As he gave Potter a tour of the village, he explained about shelter and surviving during the cold winter.
The reason for shelter is for staying out of the weather, keeping dry, and keeping out of the wind. That's the basics for shelter.
It's not easy. If you don't know what you're doing, then you could die of hypothermia—especially with the temperatures that we have now. I don't know what the numbers are, every year at least a thousand people die in this country from hypothermia.
Sam attributed the extreme homeless situation on the government.
This country is not about the poor anymore. It's about the rich; the rich are the ones who are in power. That's not what the founding fathers wanted. The founding fathers wanted the average American to have politics for a short amount of time. And they don’t do that. You've got career politicians who made a name in business and wanted to pass laws so to benefit the rich.

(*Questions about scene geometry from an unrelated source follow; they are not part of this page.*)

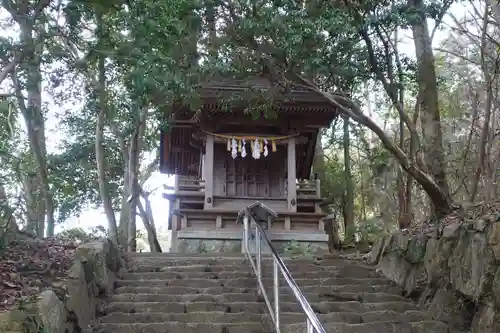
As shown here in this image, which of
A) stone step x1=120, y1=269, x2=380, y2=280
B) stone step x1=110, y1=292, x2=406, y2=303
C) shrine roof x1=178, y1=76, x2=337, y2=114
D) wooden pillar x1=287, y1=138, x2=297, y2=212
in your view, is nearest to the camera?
stone step x1=110, y1=292, x2=406, y2=303

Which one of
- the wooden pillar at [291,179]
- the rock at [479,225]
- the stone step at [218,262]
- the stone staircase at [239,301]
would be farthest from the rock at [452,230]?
the wooden pillar at [291,179]

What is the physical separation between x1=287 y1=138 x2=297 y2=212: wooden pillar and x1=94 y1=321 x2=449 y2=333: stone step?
7.45 m

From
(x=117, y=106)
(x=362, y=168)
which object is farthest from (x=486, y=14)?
(x=362, y=168)

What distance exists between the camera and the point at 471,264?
5621mm

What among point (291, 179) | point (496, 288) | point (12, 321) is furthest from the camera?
point (291, 179)

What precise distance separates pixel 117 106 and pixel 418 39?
665cm

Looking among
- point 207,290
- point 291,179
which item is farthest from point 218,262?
point 291,179

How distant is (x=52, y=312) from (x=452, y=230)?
4.63m

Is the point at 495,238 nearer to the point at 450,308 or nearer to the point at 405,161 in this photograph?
the point at 450,308

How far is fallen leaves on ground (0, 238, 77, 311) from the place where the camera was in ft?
15.0

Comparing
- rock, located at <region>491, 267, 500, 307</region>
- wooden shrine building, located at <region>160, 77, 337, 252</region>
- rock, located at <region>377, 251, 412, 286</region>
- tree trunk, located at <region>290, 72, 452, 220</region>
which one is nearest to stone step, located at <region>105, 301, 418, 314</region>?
rock, located at <region>377, 251, 412, 286</region>

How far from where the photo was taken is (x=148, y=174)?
20891 millimetres

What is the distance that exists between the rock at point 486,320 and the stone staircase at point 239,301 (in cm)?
45

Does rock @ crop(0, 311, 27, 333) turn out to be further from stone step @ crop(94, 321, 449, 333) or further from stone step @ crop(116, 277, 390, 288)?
stone step @ crop(116, 277, 390, 288)
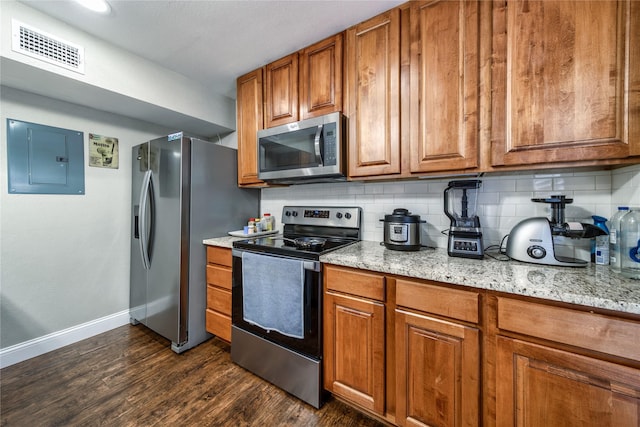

And they steal from the poor. That's kind of like the anti-Robin Hood syndrome. They steal from the poor so that the rich can line their pockets. And that's one of the reasons why the homeless—I don't have any other word for it—hate today's government.
They're trying to survive and every time they try and get a leg up and start getting back on their feet, the government comes in and fines 'em—takes their money away and knocks 'em back on their—knocks 'em back off their feet.
Sam pointed out that the founding fathers wrote the Constitution for moral people, and that without morality, the Constitution is worthless. In his opinion, this country's morality as dropped further than it has been since World War II.
"People who are well off who don't have a clue what it's like to be homeless, turn away from it," Sam said, "because they don't want to see the pain in our eyes. They don't want to see the loss of dignity. But I'm telling you right now, you cannot lose your honor, you can always regain your dignity."